Irène Joliot-Curie

Lillian Mecum
February 9, 2017

Submitted as coursework for PH241, Stanford University, Winter 2017


Fig. 1: Irène Joliot-Curie in 1921, accepting an honorary degree at the University of Pennsylvania on the behalf of her mother Marie Curie. (Source: Wikimedia Commons)

As the daughter of groundbreaking female nuclear scientist Marie Curie, Irène Joliot- Curie's discoveries and contributions to the world of nuclear scientist often lie in the shadow of her mother's legacy (see Fig. 1). However, academics of Joliot-Curie recognize that her own forays into the subject made future strides in the field possible.

Early Life

Joliot-Curie was born on September 12, 1897 in Paris to her parents Pierre and Marie Curie. Her mother quickly realized Joliot-Curie's young mathematical abilities, and made efforts to expose her the teachings of other prominent French academics in her peer group. [1] Joliot-Curie continued her studies at the Faculty of Science in Paris from 1912 to 1914, then served as a nurse radiographer during World War I. [2] She then earned her Doctor of Science in 1925 with a thesis on polonium alpha rays. In that year, she also met her husband Frédéric Joliot in Marie Curie's lab, and shortly thereafter, they began to pursue joint scientific work. [2,3]

Scientific Works

Fig. 2:Irène Joliot-Curie and Marie Curie in the laboratory in 1925. (Source: Wikimedia Commons)
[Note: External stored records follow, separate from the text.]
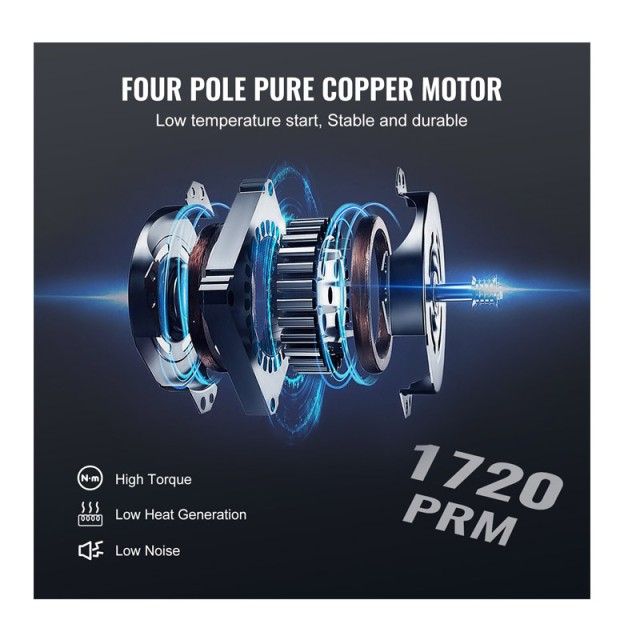 Σετ Ελέγχου Πίεσης Κλιματιστικών με Αντλία Κενού 150 W VEVOR KD35CF...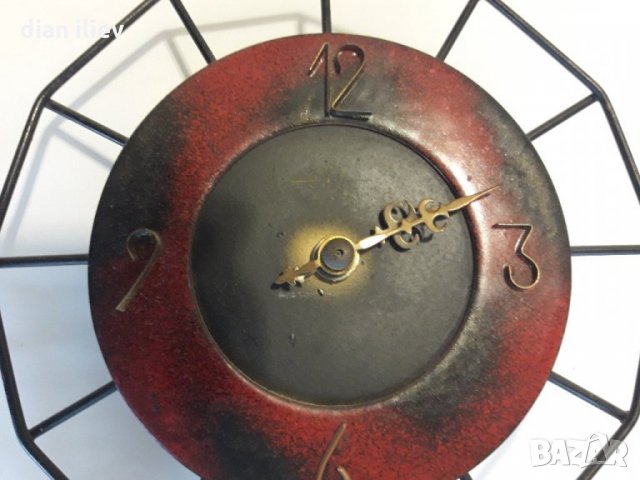 Стар настолен часовник , снимка 3 - Антикварни и старинни предмети - 24860388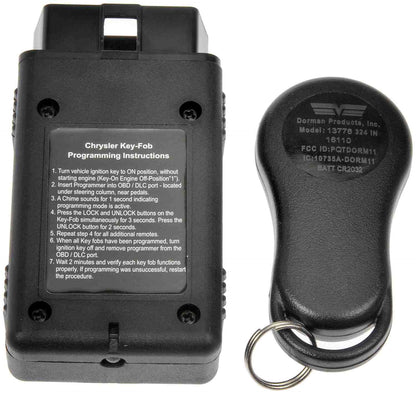Dorman HELP Keyless Entry Remote 4 Button with DIY Programming Tool for 2001-2010 Chrysler Dodge Jeep 13776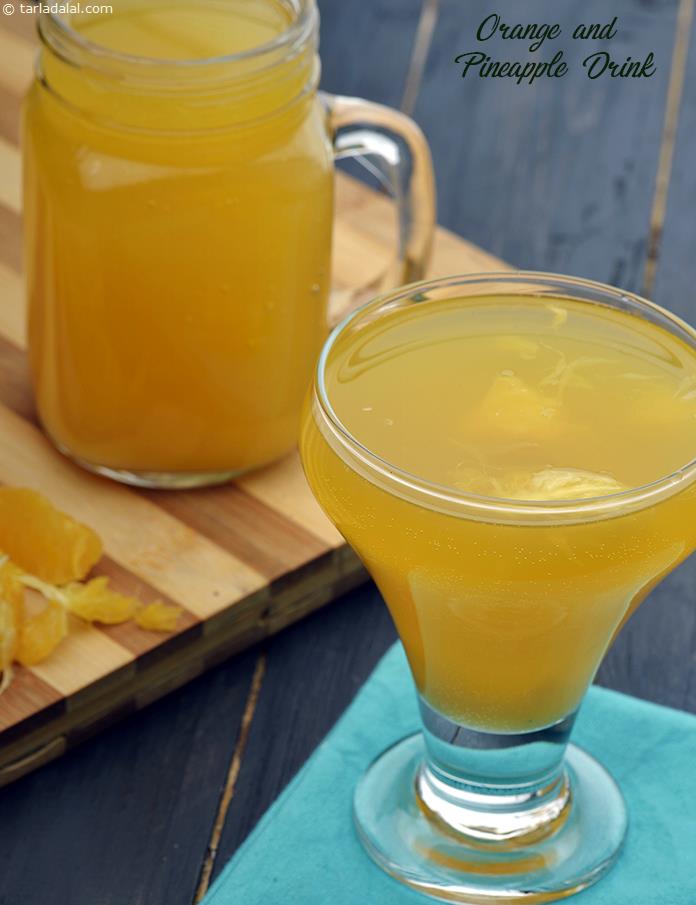 Orange and Pineapple Drink recipe, Vegetarian Recipes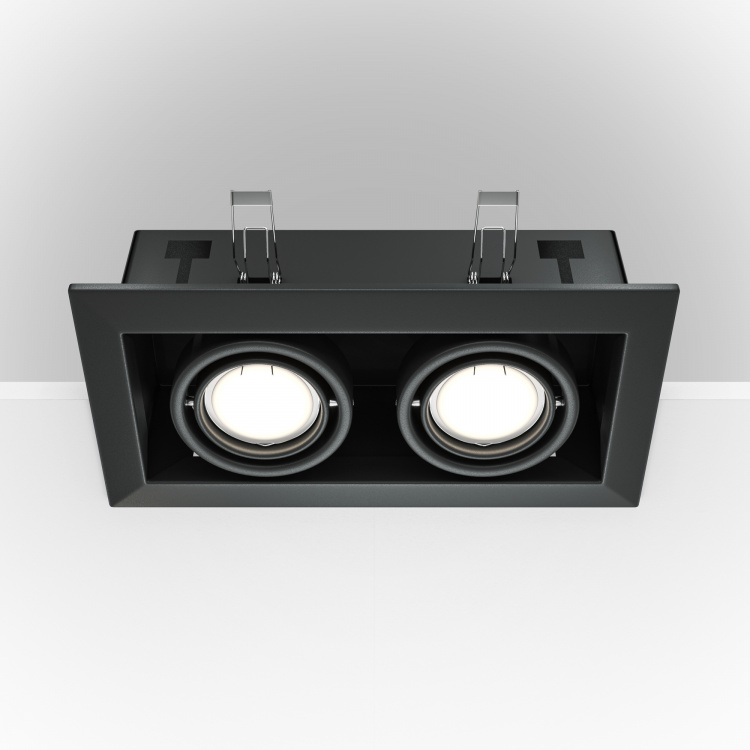 Встраиваемый светильник Metal Modern DL008-2-02-B водосгон you ll love с поворотным механизмом 37 см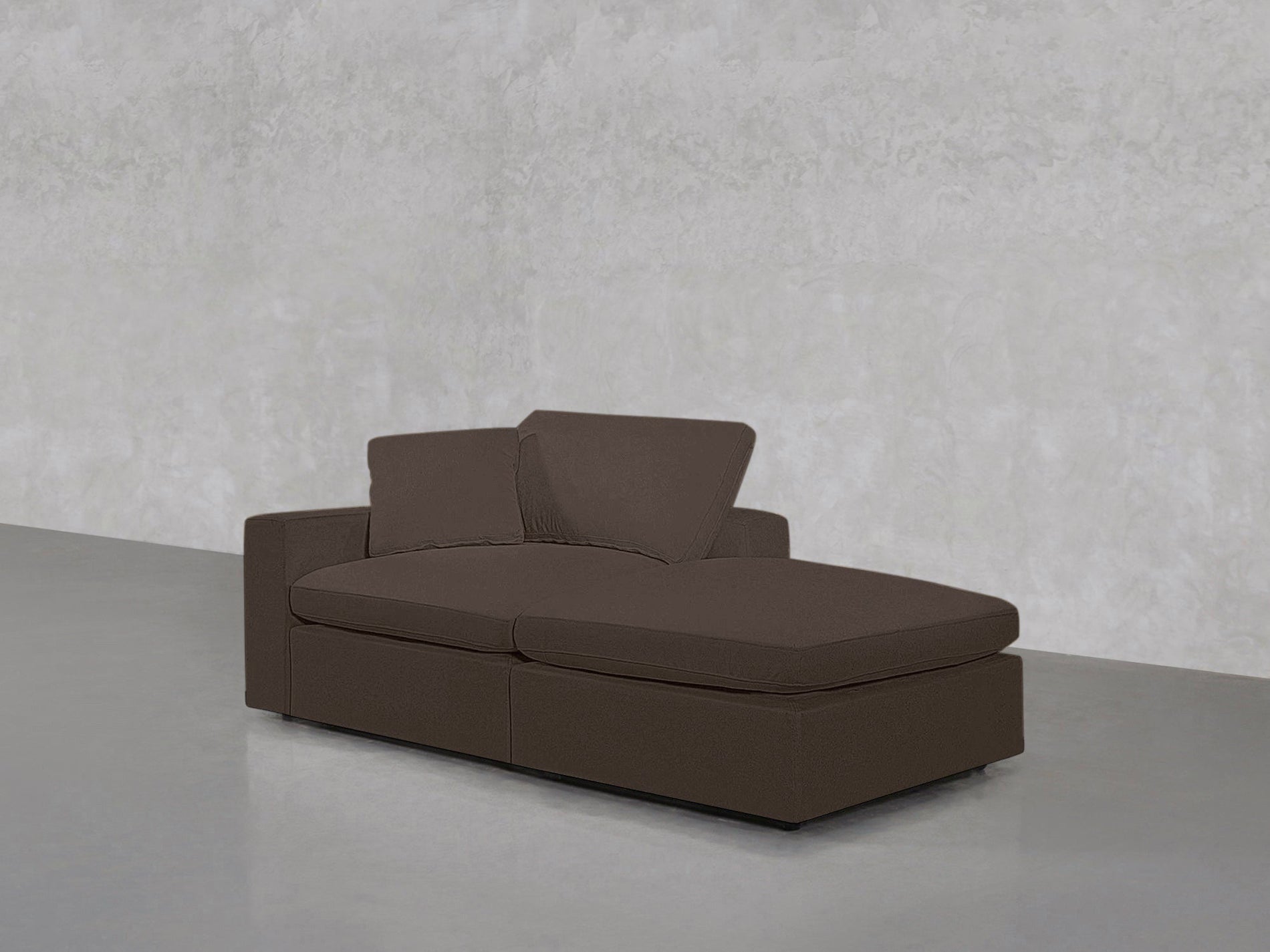 2 - Seat Modular Lounger Loveseat - 7th Avenue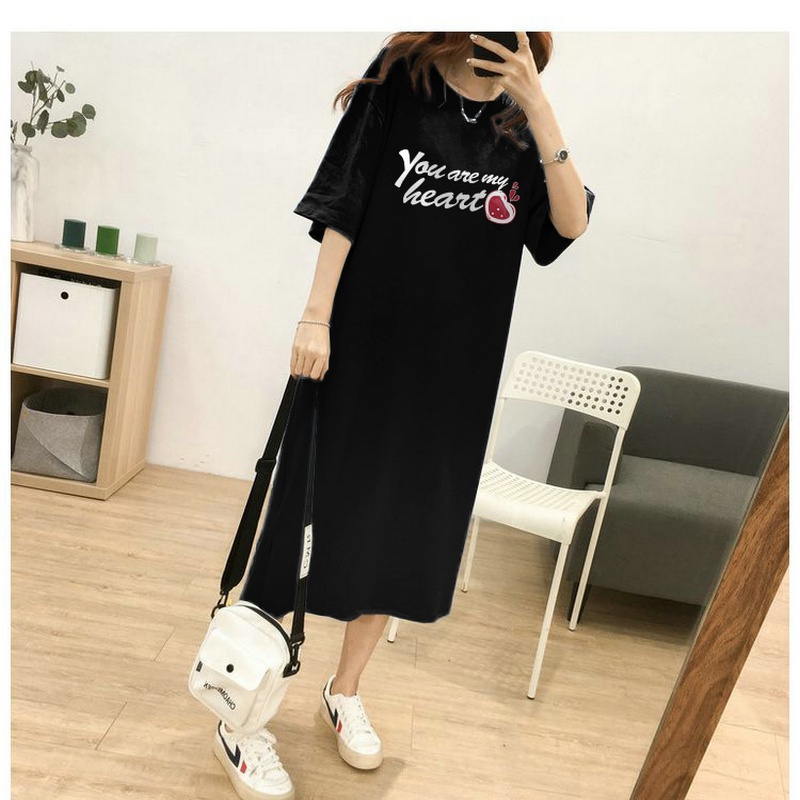 Váy Suông Nữ Form Rộng Thời Thượng In Dòng CHữ Siêu Đẹp Hợp Thời Trang Bắt Kịp Xu Hướng Phong Cách Đơn Giản TTDS0055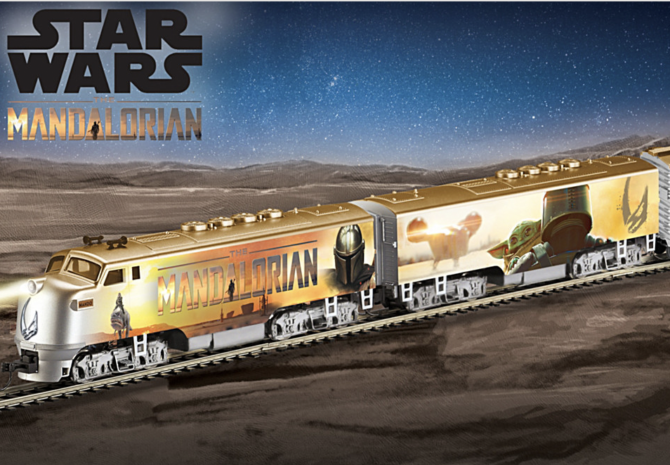 Star Wars The Mandalorian Express Illuminated Electric Train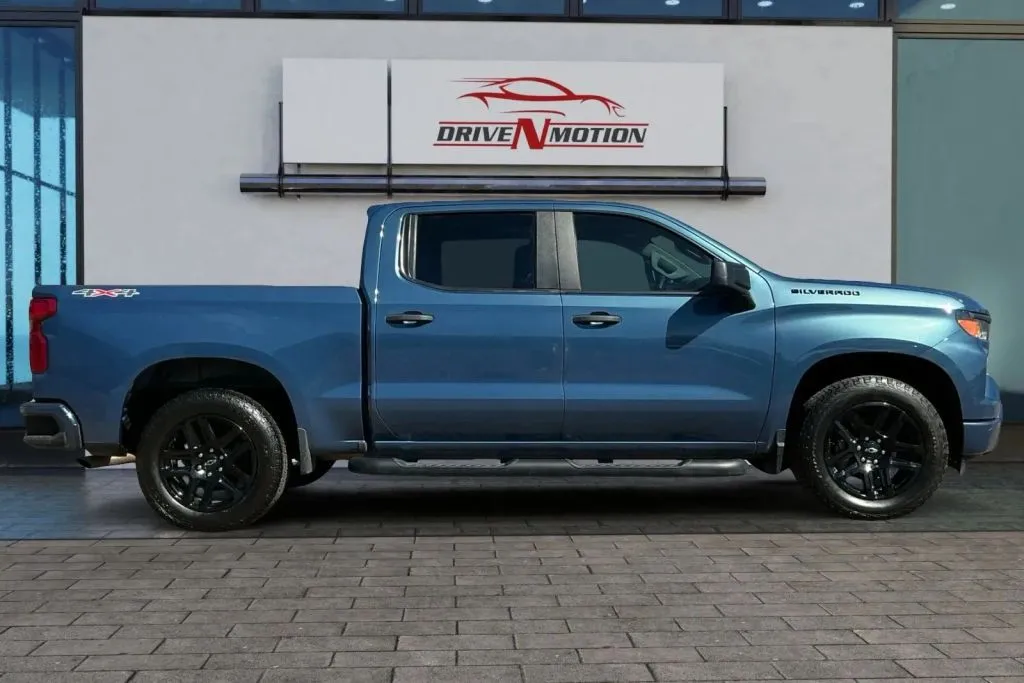 Another view of 2024 Chevrolet Silverado 1500 Crew Cab Custom Pickup 4D 5 3/4 ft for sale in Thornton, CO at Drive N-Motion Thornton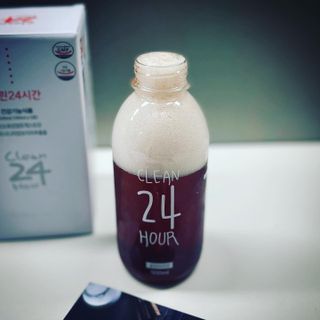 클린24시간 1BOX(5포) + 전용보틀(500ml) — 5점을 준 리뷰어가 2022년 7월 올린 사용 사진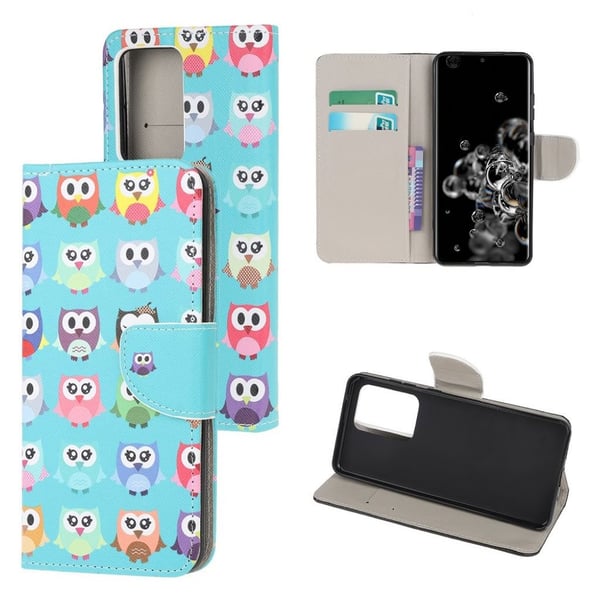 Wonderland Samsung Galaxy S20 Ultra flip kuoret - Useita Pöllöjä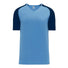 Athletic Knit S1375 chandail de soccer - Bleu Pâle / Bleu Marine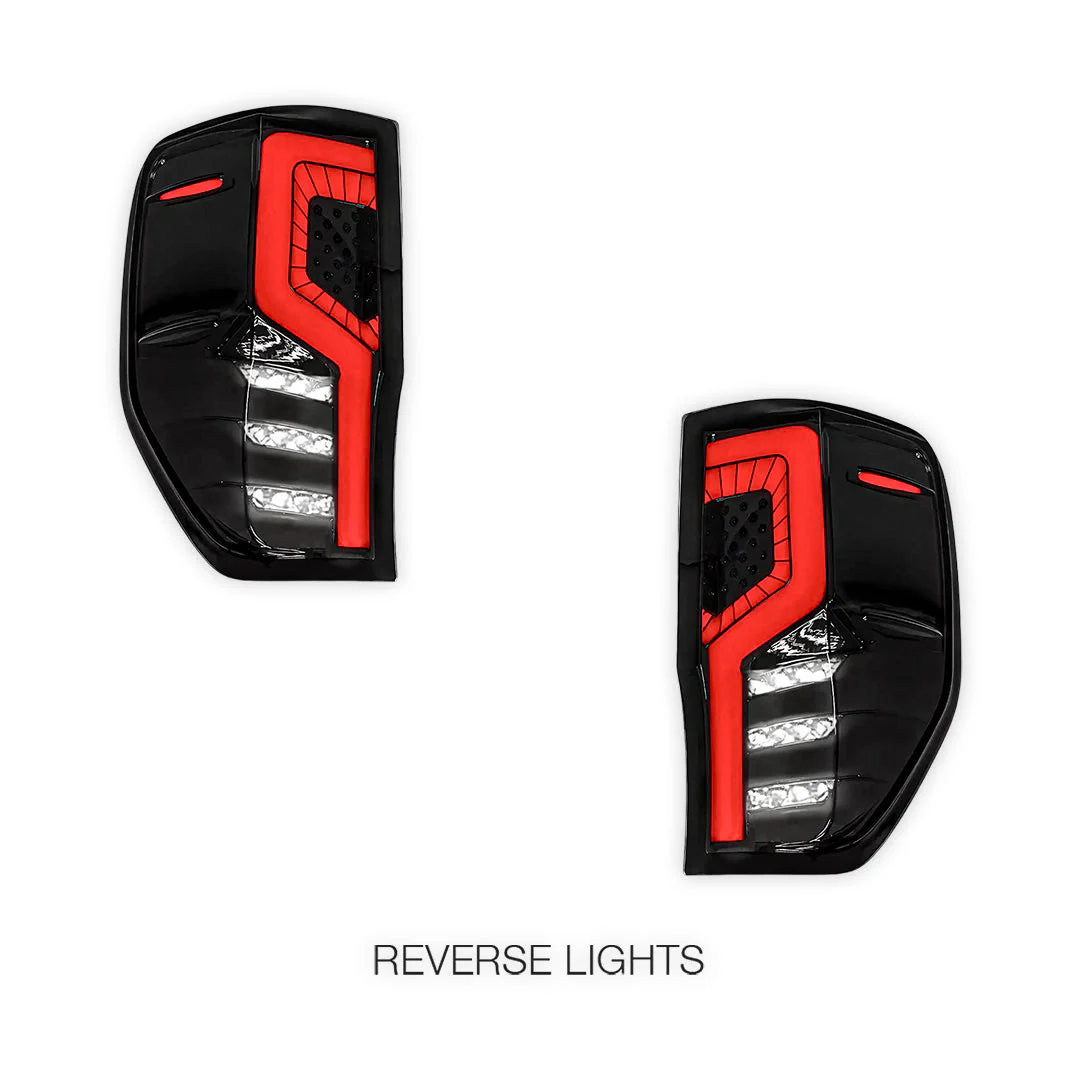 Ford Ranger PX MK1 / MK2 / MK3 (2012 - 2021) Smoked Razor-Style LED Tail Lights LH + RH - Image 3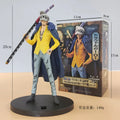 Anime One Piece Figure Trafalgar D Water Law Pvc Collection Action Figure Model Dolls Toys Gift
Joliot-Curie's joint experiments with her husband identified the existence of the positron and neutron. However, they did not identify the significance of these discoveries, which were later claimed by James Chadwick and Carl David Anderson. [4] In 1934, the pair built upon Marie and Pierre Curie's work of isolating naturally occurring radioactive elements (see Fig. 2), and successfully discovered a way for radioactive materials to be created cheaply and in vast quantities. [5] They irradiated natural, stable isotopes of boron, aluminum, and magnesium with alpha particles to yield radioactive isotopes of nitrogen, phosphorus, and aluminum. [4] Their synthesis of these radioactive isotopes earned Frédéric and Irène Joliot-Curie a joint Nobel Prize for Chemistry in 1935. With newfound recognition, Irène became a professor at the Faculty of Science.

Later Life

Following her reception of the Nobel Prize, Joliot-Curie devoted her time to raising two children and to social activism - she joined the Socialist Party in the mid 1930s and was also involved in promoting women's rights in education with the World Peace Council. [1] Joliot-Curie also continued to lead a research group that investigated radium nuclei, which later allowed German researchers Lise Meitner, Otto Hahn, and Fritz Strassman to discover nuclear fission. Eventually, Joliot-Curie was diagnosed with leukemia as she had been exposed to polonium in her lab in 1946. She continued to work as her condition deteriorated, in spite of treatment. Joliot-Curie ultimately passed away from the disease at age 58 in the Curie hospital in Paris. [2]

© Lillian Mecum. The author grants permission to copy, distribute and display this work in unaltered form, with attribution to the author, for noncommercial purposes only. All other rights, including commercial rights, are reserved to the author.


[1] N. Loriot, Irène Joliot-Curie (Presses de la Renaissance, 1991).

[2] Z. H. Laberig-Frolova, "Irene Joliot-Curie," Atomic Energy 13, 867 (1963) [Atomnaya Energiya 13, 265 (1962)].

[3] P. Biquard, Frédéric Joliot-Curie; the man and his theories (Souvenir Press, 1966).

[4] C. Bernardini and L. Bonolis, Enrico Fermi: His Work and Legacy (Springer, 2004).

[5] N. Pasachoff, Marie Curie: And the Science of Radioactivity (Oxford University Press, 1997).